### TASK REQUIREMENTS
Leave the pictures out, and repeat exactly each line from the one that holds "this 250×188 image." through the final line of the entries below.
[DATASET CONTENT]
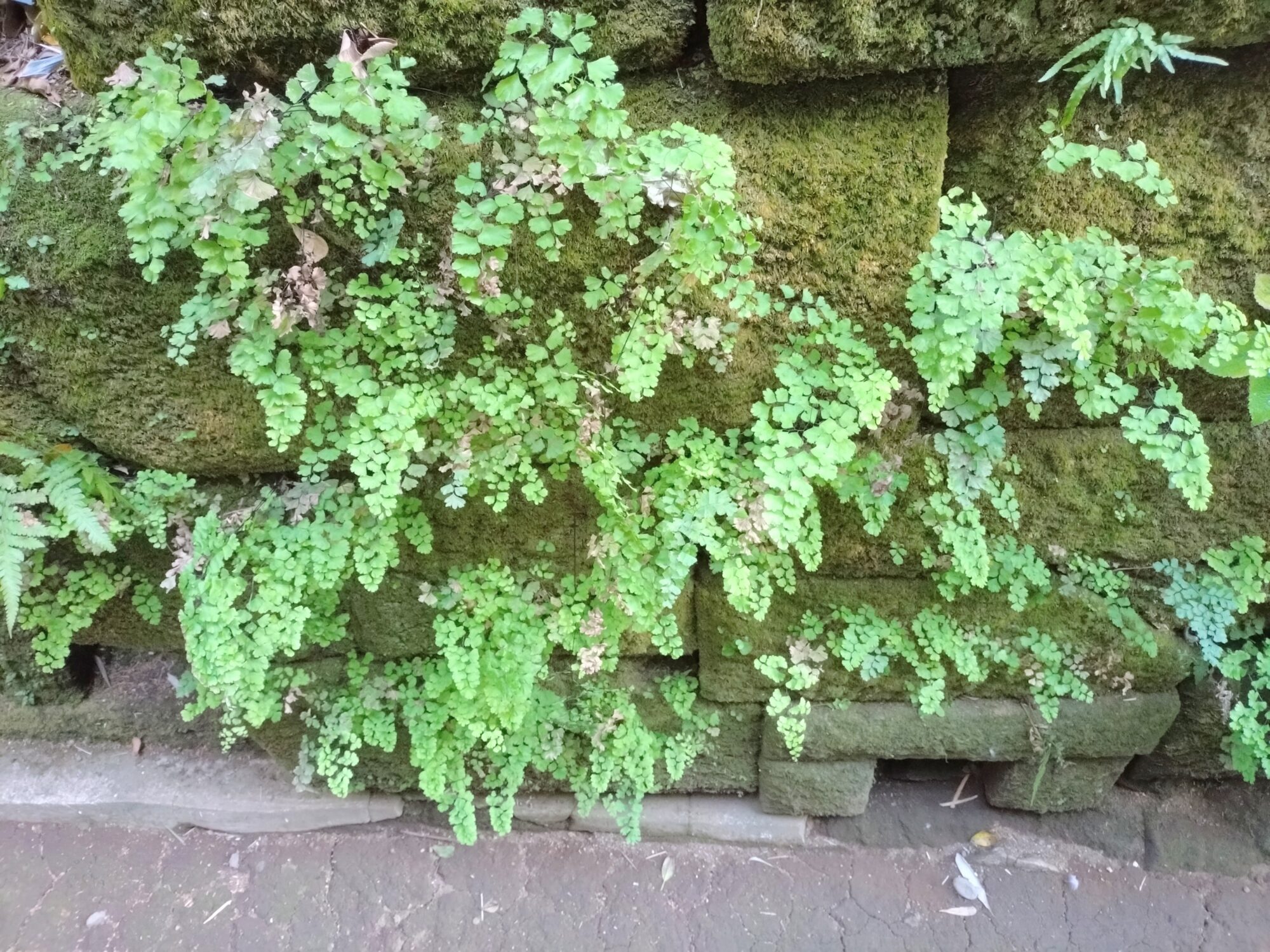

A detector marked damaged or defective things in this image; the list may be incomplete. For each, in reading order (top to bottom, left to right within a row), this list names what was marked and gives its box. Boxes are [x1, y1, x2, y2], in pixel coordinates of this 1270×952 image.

cracked asphalt [2, 823, 1270, 952]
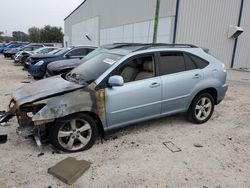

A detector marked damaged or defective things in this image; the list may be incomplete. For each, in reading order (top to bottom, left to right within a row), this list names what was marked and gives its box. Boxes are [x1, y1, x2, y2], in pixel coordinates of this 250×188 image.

damaged hood [12, 75, 84, 106]
damaged suv [1, 43, 229, 152]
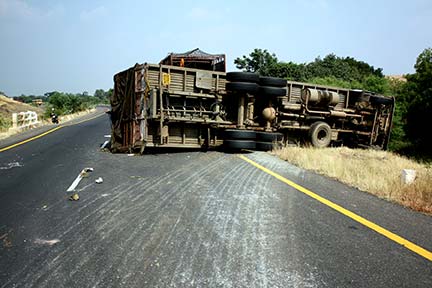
[/DATASET CONTENT]
### RESULT FOR THIS EXERCISE
A detector marked damaged or defective things in this image; the list may be incomplete. For each, in reading order (top to bottom, left to right within a row), this list names what was marked and gives its box. Boxes are [x1, y1, x2, y2], in pixel coordinates of this 250×188 image.

damaged hood [12, 75, 84, 106]
damaged suv [1, 43, 229, 152]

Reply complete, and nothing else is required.